This week’s blog on ‘Computer Vision Syndrome’ has been contributed by Dr. Sandra Fiorentini, Consultant Ophthalmologist, Specialist in Cornea, External Eye Diseases and Refractive Surgery Specialist (Vision Correction Surgery)
Computer vision syndrome is a combination of both eye and vision problems related to the activities which are experienced due to the use of electronic screens such as computers, smartphones or any other digital devices.
The main symptoms are eye strain, irritation, burning sensation, tiredness, tearing, redness, blurred vision, headache, slowness of focus change and double vision. These symptoms are usually temporary and disappear at the end of the working day. A minority of people may experience continuity of symptoms and if no intervention is initiated, symptoms will recur and also worsen in the future. However, they won’t cause permanent eye damage.
The symptoms experienced in computer vision syndrome are caused by two main potential mechanisms: accommodative mechanism and ocular surface mechanism.
Accommodative mechanism is a natural way the eye works to focus and sharpen images regardless of their distance from the eye. This mechanism can be affected in computer vision syndrome causing blurring of vision, double vision, slowness of focus change and even myopia. In one study it was reported that a temporary shortsightedness was observed in 20% of computer users at the end of their work shift.
Ocular surface is the outer part of the eye in contact with the environment and this also can change causing symptoms such as dryness of the eyes, redness, gritty sensation and burning after extended period of computer usage.
Normally, humans blink about 15 times a minute, but studies show we blink half to a third that often while using computers and other digital screen devices, whether for work or leisure.
Despite the symptoms of dryness and redness present multifactorial causes, the reduction in blink rate in these situations increasing the surface of cornea exposure also caused by horizontal gaze at the computer screen, can be a trigger to imbalance the corneal surface’s health.
Many people are worried that the computer screen, like some electrical appliances emits radiation or that the blue light could damage the eyes. Numerous published studies have shown no evidence to support any direct link between the radiation levels emitted and the worker’s health problems. Similarly, there is no evidence that blue light can be harmful for the eyes, however, it interferes in the wake-sleep cycle especially if you expose the eyes to the screen light just before bed time.
Eye Ergonomics Tips to prevent computer vision syndrome
- Sit about 25 inches, or arm’s length, from the computer screen. Position the screen so your eye gaze is slightly downward.
- Many devices now have glass screens with considerable glare. Reduce glare by using a matte screen filter if needed.
- Take regular breaks using the “20-20-20” rule: every 20 minutes, shift your eyes to look at an object at least 20 feet away, for at least 20 seconds.

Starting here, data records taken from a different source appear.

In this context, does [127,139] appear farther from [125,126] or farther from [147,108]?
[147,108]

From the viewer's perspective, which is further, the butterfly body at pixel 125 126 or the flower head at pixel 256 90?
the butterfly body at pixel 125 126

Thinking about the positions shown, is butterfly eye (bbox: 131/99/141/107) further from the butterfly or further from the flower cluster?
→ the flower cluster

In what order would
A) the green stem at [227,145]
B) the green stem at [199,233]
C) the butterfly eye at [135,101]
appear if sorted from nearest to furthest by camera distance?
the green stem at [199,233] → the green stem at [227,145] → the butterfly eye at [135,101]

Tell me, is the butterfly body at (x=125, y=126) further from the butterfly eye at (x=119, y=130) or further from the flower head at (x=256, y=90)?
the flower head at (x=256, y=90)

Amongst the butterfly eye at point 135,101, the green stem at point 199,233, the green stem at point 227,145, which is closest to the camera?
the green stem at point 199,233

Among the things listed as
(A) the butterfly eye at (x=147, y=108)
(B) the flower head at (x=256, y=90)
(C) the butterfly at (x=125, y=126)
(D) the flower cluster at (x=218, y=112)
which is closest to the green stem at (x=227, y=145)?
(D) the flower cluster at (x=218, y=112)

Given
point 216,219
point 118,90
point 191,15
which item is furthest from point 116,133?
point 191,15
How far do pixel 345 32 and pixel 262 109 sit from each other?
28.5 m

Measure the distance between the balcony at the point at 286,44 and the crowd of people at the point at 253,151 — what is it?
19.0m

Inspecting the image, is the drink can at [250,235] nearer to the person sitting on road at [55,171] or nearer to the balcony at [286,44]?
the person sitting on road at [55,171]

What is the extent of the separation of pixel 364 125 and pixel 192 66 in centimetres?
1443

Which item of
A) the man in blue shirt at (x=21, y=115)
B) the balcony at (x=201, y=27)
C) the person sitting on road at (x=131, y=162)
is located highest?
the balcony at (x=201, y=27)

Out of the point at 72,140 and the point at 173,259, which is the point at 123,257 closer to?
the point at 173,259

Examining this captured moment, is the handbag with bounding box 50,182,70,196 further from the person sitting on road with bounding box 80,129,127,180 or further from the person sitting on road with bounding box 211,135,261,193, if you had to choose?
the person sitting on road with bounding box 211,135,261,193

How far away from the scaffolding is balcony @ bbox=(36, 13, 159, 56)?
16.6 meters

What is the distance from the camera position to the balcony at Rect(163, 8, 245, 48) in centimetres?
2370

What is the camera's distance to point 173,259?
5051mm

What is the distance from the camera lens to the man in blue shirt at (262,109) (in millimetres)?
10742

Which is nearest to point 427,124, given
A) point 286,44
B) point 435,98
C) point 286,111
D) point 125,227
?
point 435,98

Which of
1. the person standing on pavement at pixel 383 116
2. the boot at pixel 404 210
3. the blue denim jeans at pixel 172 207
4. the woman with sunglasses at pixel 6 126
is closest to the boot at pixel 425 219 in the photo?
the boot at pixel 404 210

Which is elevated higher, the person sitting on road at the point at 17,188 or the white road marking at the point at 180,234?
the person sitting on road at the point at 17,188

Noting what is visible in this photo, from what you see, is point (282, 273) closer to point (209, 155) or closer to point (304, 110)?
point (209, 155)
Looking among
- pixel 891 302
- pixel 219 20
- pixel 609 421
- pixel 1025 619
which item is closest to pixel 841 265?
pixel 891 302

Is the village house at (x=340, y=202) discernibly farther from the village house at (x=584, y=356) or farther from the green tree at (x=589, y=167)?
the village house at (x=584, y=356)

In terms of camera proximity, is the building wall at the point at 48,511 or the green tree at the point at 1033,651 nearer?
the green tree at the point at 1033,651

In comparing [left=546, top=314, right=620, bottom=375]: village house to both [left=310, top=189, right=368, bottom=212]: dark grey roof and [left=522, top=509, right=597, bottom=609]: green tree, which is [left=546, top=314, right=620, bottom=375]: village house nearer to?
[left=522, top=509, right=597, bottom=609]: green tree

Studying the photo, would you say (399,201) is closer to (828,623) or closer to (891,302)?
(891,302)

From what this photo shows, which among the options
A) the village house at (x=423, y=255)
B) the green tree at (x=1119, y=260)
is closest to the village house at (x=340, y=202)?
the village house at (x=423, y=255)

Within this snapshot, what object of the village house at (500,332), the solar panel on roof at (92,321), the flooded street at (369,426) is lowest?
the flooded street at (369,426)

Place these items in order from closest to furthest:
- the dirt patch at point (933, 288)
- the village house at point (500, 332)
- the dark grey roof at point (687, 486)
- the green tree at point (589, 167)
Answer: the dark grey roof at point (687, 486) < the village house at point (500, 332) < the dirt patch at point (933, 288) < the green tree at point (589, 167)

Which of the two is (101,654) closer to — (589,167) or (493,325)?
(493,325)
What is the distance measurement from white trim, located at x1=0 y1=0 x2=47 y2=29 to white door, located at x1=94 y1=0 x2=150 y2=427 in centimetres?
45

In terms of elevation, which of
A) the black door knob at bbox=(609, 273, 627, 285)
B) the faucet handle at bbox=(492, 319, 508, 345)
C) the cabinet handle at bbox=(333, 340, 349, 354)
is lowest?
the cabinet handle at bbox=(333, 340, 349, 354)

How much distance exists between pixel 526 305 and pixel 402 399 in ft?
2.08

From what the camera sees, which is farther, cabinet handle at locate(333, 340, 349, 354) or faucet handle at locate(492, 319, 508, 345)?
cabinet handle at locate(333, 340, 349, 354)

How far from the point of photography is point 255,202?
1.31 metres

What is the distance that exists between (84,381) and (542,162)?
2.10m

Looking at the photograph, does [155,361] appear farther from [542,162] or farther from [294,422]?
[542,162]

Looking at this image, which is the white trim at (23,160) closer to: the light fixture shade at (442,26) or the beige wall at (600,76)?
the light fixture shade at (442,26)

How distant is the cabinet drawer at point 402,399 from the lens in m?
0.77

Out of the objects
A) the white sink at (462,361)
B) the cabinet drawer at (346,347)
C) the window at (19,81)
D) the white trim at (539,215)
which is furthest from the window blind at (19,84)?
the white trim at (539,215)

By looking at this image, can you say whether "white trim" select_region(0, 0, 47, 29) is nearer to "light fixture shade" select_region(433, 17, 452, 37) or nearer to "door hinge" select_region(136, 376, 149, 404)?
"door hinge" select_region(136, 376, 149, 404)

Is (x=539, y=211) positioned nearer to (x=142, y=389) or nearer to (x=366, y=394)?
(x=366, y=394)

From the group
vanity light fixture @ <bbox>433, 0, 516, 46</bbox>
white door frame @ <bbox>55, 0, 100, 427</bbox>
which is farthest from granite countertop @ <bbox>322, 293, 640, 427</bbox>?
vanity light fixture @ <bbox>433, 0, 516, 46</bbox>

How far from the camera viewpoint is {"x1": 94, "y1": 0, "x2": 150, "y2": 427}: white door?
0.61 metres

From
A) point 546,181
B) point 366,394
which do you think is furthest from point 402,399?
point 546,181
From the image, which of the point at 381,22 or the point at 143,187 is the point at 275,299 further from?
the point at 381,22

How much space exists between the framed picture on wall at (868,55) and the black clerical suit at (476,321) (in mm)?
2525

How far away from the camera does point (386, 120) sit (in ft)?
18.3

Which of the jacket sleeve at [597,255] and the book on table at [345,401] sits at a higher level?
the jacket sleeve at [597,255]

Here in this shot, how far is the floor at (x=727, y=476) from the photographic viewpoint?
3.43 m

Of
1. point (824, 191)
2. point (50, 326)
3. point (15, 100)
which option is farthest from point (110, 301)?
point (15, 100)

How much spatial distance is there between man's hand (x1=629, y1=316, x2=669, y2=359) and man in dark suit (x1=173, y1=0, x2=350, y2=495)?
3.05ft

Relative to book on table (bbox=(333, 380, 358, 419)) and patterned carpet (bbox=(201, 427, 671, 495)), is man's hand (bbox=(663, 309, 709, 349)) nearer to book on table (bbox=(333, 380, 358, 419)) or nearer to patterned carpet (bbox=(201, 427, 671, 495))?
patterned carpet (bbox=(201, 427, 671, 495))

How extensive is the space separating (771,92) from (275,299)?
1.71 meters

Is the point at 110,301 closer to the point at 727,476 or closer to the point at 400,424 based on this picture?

- Use artificial tears to refresh your eyes when they feel dry. Consider using a room humidifier.
- If a screen is much brighter than the surrounding light, your eyes have to work harder to see. Adjust your room lighting and try increasing the contrast on your screen to reduce eye strain.
Computer vision syndrome is a new problem that has emerged in this century following increased usage of electronic screens. Prevention remains the main strategy in managing of computer vision syndrome through the modification in the ergonomics of the working environment, patient education and proper eye care as important strategies.
If your eyes are consistently red, blurry or watery, or they become sensitive to light or painful, you should consult your ophthalmologist as soon as possible.